Text passage:
* Start *
Sadly, Disney Feature Animation closes down after "Home on the Range." I'm waiting for Disney's last cartoon on DVD, but the subject of this review is "Brother Bear." This is the second last traditional Disney animated feature.

"Brother Bear" is a good story of love, sin, understanding, forgiveness and brotherhood, as the title suggests. It's set in Alaska in the time of the Inuit and the mammoth. Sitka, Denahi and Kenai are brothers (eldest first). After Sitka is killed by a bear, Kenai sets out to kill the bear, whilst Denahi doesn't blame the bear. Kenai kills the "monster," but Sitka, now a powerful spirit, turns Kenai into a bear to take the other's place and atone for his wrongdoing. Denahi thinks the bear has killed his other brother as well, and vows to track down Kenai and kill him. It is different from most other stories. The message is clear, the story straightforward, not muddled by subplots and separate story lines. The film tells a story that is just a fable. Fortunately, that's all it needs to be.

The animation isn't all that gorgeous, yet remains high quality. The bears are realistically depicted, all the animals are their true forms but for the caricature of their funniest features and habits. The forest, which is CG, is beautiful. The color and the realism of it is magnificent. But again, some of the computer effects don't work. The film was clearly trying to aim for something like the DreamWorks half-and-half pictures, with hand-drawn characters acting in photo-realistic environments and effects (i.e. "Spirit: Stallion of the Cimarron" and "Sinbad: Legend of the Seven Seas"). The water in "Brother Bear," in its early stages, looks nearly as bad as that in "The Jungle Book 2." It's flat, with a bit of shine, unlike the fast-flowing, moving torrents of other films. It just looks lame. Don't get me wrong, this is a minor mishap. The Cg layout looks fantastic.
* End *
(Stored data entries)
* Start *
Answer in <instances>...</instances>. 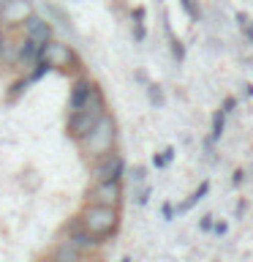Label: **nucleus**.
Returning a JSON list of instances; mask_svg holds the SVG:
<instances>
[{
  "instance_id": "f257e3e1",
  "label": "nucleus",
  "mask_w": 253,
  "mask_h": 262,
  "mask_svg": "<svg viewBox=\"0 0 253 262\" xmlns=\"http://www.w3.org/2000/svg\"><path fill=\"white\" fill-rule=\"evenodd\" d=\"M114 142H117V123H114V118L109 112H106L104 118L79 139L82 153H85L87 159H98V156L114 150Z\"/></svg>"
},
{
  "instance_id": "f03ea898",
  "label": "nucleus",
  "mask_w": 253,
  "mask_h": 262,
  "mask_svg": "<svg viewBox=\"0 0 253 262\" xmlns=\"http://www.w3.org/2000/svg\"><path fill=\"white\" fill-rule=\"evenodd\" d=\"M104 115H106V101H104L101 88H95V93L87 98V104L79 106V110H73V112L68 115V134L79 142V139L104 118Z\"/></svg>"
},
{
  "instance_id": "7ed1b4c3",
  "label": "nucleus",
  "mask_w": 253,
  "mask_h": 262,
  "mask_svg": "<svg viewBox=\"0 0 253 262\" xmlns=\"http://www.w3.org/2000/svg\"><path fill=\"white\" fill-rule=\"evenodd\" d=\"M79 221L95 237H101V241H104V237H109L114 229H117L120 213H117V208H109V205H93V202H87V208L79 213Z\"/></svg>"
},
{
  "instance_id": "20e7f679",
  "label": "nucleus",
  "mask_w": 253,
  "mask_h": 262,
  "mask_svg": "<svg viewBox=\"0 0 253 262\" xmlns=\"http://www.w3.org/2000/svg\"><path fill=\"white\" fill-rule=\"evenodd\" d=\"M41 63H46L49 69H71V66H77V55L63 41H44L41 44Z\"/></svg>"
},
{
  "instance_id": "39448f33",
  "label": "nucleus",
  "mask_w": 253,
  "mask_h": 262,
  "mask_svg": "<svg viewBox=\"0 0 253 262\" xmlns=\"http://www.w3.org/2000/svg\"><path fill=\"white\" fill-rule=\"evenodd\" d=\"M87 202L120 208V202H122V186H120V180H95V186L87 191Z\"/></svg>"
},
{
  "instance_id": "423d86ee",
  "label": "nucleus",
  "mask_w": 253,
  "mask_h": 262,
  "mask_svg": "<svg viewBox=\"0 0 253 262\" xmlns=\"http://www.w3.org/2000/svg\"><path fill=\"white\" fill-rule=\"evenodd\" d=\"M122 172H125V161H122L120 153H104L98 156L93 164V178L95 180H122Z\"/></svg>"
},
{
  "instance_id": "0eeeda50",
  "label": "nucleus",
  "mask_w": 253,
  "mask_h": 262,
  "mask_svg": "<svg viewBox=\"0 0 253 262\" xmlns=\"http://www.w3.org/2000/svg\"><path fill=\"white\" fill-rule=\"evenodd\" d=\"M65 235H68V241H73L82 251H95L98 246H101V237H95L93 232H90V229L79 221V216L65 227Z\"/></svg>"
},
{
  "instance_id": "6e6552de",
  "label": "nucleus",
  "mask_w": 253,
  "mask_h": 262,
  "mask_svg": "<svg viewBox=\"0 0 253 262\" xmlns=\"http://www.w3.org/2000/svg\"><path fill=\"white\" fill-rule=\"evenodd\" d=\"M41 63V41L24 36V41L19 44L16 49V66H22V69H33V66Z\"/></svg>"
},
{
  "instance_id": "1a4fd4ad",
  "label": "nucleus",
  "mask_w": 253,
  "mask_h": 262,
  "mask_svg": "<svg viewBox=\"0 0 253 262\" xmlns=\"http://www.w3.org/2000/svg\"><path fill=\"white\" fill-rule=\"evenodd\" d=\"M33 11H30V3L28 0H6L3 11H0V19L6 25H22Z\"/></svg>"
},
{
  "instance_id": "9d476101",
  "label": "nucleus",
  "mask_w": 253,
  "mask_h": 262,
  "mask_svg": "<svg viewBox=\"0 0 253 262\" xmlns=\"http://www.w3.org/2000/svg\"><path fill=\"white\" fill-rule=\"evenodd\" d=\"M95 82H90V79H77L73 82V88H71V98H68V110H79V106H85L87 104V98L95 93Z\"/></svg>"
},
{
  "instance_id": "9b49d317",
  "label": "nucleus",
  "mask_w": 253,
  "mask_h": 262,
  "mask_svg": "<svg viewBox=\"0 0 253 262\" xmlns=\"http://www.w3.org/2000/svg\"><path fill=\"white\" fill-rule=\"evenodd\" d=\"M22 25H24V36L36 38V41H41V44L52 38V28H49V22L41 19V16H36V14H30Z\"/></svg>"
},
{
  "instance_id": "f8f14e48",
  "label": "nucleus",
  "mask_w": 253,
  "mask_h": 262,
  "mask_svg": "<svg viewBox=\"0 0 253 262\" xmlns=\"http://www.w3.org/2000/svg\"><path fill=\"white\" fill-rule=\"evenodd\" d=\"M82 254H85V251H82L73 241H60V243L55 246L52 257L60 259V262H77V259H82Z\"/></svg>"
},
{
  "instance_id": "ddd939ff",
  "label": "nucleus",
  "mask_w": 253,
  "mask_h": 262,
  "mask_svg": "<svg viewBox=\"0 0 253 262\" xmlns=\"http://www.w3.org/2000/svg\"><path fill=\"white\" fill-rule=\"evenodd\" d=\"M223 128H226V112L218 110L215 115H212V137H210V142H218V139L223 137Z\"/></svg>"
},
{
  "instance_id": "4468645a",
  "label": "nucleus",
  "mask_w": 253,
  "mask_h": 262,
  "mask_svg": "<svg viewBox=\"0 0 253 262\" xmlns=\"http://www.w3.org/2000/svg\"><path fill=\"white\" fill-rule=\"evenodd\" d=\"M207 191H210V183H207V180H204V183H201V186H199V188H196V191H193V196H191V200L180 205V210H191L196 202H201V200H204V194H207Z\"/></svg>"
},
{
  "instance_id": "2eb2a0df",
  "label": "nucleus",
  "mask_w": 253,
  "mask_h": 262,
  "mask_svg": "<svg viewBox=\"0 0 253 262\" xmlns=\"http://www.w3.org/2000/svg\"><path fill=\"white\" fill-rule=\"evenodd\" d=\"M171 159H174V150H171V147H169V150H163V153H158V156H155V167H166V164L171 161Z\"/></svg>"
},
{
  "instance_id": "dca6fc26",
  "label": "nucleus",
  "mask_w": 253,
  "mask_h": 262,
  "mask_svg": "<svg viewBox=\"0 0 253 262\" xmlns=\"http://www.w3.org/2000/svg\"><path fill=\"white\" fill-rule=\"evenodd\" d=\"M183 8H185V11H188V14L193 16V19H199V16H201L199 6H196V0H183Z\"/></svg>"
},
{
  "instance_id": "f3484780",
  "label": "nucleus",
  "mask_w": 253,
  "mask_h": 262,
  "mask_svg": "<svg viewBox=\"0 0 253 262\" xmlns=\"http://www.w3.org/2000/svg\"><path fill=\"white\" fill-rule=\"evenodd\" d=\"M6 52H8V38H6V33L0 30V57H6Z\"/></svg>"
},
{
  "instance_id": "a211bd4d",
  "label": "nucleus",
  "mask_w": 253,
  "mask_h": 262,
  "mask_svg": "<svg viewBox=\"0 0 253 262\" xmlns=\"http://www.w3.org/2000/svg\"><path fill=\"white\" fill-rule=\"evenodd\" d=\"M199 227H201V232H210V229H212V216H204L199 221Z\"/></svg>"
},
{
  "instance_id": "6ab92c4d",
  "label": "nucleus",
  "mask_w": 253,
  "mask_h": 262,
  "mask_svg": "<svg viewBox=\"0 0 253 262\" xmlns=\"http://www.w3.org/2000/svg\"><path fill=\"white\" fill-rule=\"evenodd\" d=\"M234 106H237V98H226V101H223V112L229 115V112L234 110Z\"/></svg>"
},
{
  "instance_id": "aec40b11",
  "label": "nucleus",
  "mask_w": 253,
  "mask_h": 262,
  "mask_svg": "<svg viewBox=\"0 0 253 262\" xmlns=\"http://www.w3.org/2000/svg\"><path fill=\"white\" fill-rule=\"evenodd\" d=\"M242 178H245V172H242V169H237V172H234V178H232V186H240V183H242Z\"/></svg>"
* End *
Retype the Brother Bear review above word for word, from start to finish.

Sadly, Disney Feature Animation closes down after "Home on the Range." I'm waiting for Disney's last cartoon on DVD, but the subject of this review is "Brother Bear." This is the second last traditional Disney animated feature.

"Brother Bear" is a good story of love, sin, understanding, forgiveness and brotherhood, as the title suggests. It's set in Alaska in the time of the Inuit and the mammoth. Sitka, Denahi and Kenai are brothers (eldest first). After Sitka is killed by a bear, Kenai sets out to kill the bear, whilst Denahi doesn't blame the bear. Kenai kills the "monster," but Sitka, now a powerful spirit, turns Kenai into a bear to take the other's place and atone for his wrongdoing. Denahi thinks the bear has killed his other brother as well, and vows to track down Kenai and kill him. It is different from most other stories. The message is clear, the story straightforward, not muddled by subplots and separate story lines. The film tells a story that is just a fable. Fortunately, that's all it needs to be.

The animation isn't all that gorgeous, yet remains high quality. The bears are realistically depicted, all the animals are their true forms but for the caricature of their funniest features and habits. The forest, which is CG, is beautiful. The color and the realism of it is magnificent. But again, some of the computer effects don't work. The film was clearly trying to aim for something like the DreamWorks half-and-half pictures, with hand-drawn characters acting in photo-realistic environments and effects (i.e. "Spirit: Stallion of the Cimarron" and "Sinbad: Legend of the Seven Seas"). The water in "Brother Bear," in its early stages, looks nearly as bad as that in "The Jungle Book 2." It's flat, with a bit of shine, unlike the fast-flowing, moving torrents of other films. It just looks lame. Don't get me wrong, this is a minor mishap. The Cg layout looks fantastic.